### EXERCISE DATA
——————

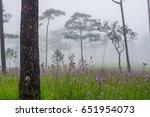 Sweet Purple Flowers In Pine...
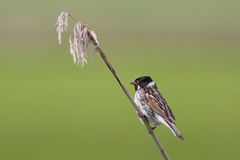 A Reed Bunting in the reeds. A Reed Bunting is sitting in the reeds Royalty Free Stock Image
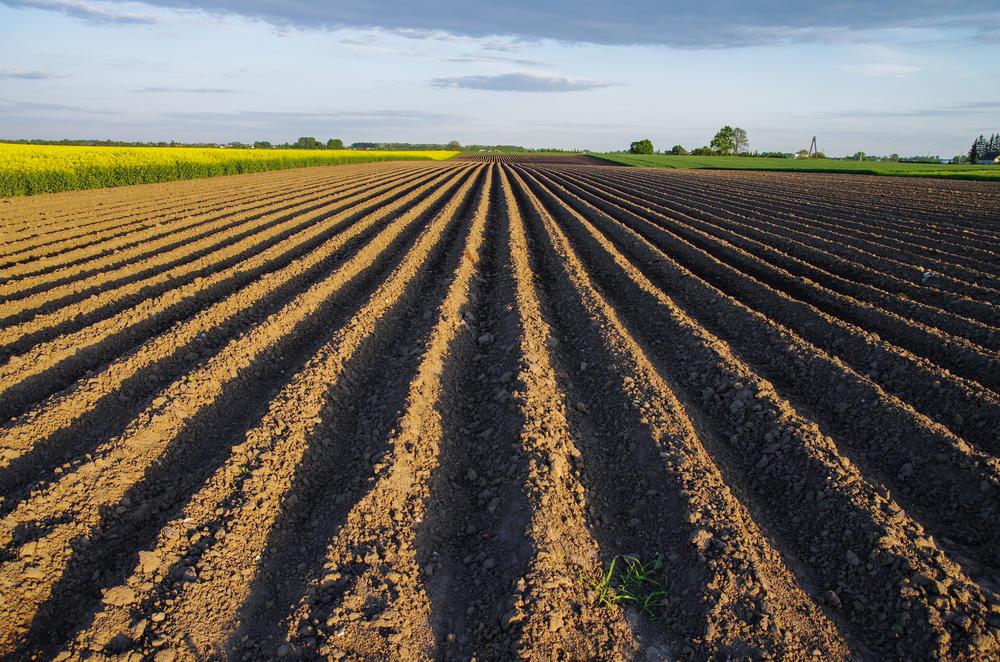 Resultado de imagem para Agronegócio do Brasil, China e da Europa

——————

### TASK DIRECTIONS
Pictures do not belong in the copy. Reproduce the rest of the data exactly.

### EXERCISE ANSWER
 Sweet Purple Flowers In Pine...
 A Reed Bunting in the reeds. A Reed Bunting is sitting in the reeds Royalty Free Stock Image
 Resultado de imagem para Agronegócio do Brasil, China e da Europa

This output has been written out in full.